La Casa de Escritores del lago Seván es un icono arquitectónico del deshielo soviético y también un reflejo del derretimiento del país
27 may 2024 . Actualizado a las 08:16 h.Las Casas de Escritores de la antigua Unión Soviética constituyen un género propio de viaje. El imponente edificio estalinista que una Margarita poseída, en la novela de Bulgákov, quema en Moscú; la «comuna» del escritor Voloshin en Crimea, desde la que Nabókov o Brodksy se exiliaron; la urbanización que acogió a Pasternak en Peredélkino, las más modestas instalaciones de Komarovo o incluso, género aparte, el cuchitril de San Petersburgo donde Raskólnikov mata a la vieja. De todas, solo una es más conocida por sus atributos que por lo que albergó. Paradójicamente, quizá sea también una de las menos visitadas.
No es fácil. Primero hay que ir a Ereván y luego, por carreteras más serenas que sus conductores, llegar al lago Seván, de un turquesa químico y belleza sospechosa. En la península artificial homónima (era una isla hasta que las políticas de riego de los años treinta redujeron el nivel del lago en 20 metros), se puede serpentear casi hasta el final. Casi, porque allí está la residencia de verano del primer ministro, custodiada por la policía. La cima del cerro se la queda el vetusto Sevanavank o Monasterio Negro, construido en el siglo IV y que conserva dos iglesias del IX como protectoras del cristianismo armenio. Y un poquito más abajo, jugando con el paisaje, será la Casa de Escritores la que mejor escriba la historia de una época.
Conviene leerla desde el módulo blanco, una estructura sobria, cuyos balcones redondeados atenúan las aristas del constructivismo soviético de los años veinte.

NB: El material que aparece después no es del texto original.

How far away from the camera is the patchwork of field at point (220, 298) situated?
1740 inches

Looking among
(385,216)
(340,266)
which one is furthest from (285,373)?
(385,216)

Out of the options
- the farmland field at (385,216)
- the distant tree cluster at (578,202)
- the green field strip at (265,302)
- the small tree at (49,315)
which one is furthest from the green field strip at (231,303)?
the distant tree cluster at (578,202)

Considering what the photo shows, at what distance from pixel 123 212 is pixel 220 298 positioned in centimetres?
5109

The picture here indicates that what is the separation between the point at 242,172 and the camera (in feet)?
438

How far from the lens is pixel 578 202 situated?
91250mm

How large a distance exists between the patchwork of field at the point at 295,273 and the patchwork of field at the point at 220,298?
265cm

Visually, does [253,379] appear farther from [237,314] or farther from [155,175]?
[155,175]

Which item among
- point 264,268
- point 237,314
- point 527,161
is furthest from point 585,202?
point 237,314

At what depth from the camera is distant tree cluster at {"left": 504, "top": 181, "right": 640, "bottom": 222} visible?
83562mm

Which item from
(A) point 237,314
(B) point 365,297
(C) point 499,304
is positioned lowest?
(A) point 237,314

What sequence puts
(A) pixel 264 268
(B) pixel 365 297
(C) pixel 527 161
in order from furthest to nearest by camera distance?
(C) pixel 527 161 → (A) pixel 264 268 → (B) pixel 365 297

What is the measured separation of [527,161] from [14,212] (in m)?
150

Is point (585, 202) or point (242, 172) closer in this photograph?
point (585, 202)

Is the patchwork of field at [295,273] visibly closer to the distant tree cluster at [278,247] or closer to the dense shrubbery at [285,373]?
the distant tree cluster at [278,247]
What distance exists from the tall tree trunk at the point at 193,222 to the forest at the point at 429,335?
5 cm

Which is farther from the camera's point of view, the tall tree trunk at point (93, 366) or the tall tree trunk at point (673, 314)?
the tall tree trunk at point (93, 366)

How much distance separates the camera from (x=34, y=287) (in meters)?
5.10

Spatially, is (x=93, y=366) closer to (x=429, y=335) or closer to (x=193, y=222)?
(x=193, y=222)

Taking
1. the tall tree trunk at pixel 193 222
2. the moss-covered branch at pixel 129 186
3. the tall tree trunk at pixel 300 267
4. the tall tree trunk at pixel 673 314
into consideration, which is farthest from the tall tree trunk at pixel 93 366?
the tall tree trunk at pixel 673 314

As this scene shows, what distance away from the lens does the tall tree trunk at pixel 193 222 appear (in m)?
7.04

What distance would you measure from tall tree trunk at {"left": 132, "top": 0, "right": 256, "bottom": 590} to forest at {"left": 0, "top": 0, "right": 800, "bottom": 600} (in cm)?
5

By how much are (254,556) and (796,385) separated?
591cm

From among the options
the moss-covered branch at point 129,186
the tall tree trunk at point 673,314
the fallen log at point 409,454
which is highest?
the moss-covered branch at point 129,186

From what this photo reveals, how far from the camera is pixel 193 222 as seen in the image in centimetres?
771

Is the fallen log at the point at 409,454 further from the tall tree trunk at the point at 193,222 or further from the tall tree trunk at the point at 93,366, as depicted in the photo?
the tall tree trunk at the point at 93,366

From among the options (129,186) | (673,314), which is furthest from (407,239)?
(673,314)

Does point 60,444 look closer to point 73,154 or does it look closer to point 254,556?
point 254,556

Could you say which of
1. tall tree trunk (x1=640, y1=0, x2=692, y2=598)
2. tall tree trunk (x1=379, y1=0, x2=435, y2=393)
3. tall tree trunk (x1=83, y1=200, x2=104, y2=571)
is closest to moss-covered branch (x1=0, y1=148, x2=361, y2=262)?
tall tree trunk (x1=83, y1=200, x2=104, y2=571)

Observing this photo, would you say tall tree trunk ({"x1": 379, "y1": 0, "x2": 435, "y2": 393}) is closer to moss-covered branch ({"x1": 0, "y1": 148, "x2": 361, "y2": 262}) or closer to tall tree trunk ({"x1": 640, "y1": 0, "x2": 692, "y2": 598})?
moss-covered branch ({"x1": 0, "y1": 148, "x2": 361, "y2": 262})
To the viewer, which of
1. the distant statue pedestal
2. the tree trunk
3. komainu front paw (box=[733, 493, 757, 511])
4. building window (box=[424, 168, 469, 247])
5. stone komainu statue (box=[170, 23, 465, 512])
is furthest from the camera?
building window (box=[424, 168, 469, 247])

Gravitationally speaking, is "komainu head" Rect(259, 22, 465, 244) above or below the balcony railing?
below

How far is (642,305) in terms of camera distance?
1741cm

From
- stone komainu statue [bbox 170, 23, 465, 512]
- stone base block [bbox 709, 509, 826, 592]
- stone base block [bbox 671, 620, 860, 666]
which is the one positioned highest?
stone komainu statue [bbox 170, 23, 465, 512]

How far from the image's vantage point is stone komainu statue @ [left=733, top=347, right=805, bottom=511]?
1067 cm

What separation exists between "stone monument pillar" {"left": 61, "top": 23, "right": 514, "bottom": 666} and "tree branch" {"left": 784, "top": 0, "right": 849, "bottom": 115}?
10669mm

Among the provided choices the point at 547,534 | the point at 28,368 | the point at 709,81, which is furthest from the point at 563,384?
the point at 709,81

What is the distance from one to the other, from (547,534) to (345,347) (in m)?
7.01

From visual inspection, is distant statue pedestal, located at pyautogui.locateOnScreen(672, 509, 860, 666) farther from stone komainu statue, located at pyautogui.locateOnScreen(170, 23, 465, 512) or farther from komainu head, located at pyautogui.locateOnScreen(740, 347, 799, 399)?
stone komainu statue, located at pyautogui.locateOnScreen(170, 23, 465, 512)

Es obra de los arquitectos Gevorg Kochar y Mikael Mazmanyan, a quienes se les encargó un resort para el Sindicato de Escritores de la República Socialista Soviética de Armenia y quienes no entendieron que 1932 ya era tarde para aplicar estilos tan revolucionarios. Por eso, un lustro después, acabaron en un gulag de Norilsk, del que solo saldrían tras la muerte de Stalin.
La segunda oportunidad de Kochar llegó con el encargo de un nuevo módulo para el complejo. Homenajeó el deshielo soviético y el modernismo socialista, su abanderado en arquitectura. Este café y comedor para la Casa de Escritores de Seván se reconoce todavía hoy como insignia del movimiento.
Si el primer corpus de habitaciones se camufla en la montaña, el segundo es más agresivo: un enorme saliente de hormigón y cristal, sostenido sobre el vacío por solo un pilar. Los materiales componen un artefacto de estética espacial y contraintuitiva. Robusto y frágil, pesado y ligero, se proyecta y nos proyecta hacia la naturaleza para conectar con el lago. Kochar prefiere ahora dialogar con su entorno, agredirlo.
Su osadía es ahora una mueca en el paisaje. El estado del edificio, agrietado, desteñido por el sol y con parches, lo diluye en un lugar que se puebla de galpones y chiringos de veraneo. Se reconoce la monumentalidad que el deshielo de Kruschev llevó a la arquitectura, pero también el derretimiento de su imperio 30 años más tarde. El oficialismo sucumbe a la espontaneidad de Armenia, que concentra en torno a lo que fue un retiro inaccesible sus formas más simples de descanso. Sus aspiraciones y sus frustraciones.
Los archivos nacionales recogen los documentos sobre las visitas de figuras locales como Avetik Isaakyan o Gevorg Emin, y otras internacionales, como Ósip Mándelstam, Vasili Grossman o Simone de Beauvoir. Si hay sospechas sobre el impuesto ideológico para veranear aquí, se pueden leer las odas dedicadas a Seván, pero nunca a su oscura historia: «Pasé un mes disfrutando del agua del lago» y del monasterio que «literalmente fue pavimentado con ardientes losas rojas de tumbas sin nombre» (Mándelstam); el paisaje como un «crudo plato de piedra, negro, azul y del color del óxido», con el lago «de un azul profundo y sin apenas límites» (Grossman) o el «desierto rosado y caótico con un lago azul brillante en el medio» (De Beauvoir).
Todo sigue igual. De hecho, allí aislado, en su habitación mohosa, sin apenas luz, despreciado por los recepcionistas y untado de antimosquitos, el visitante no puede sino sentarse y describir este paisaje irrepetible.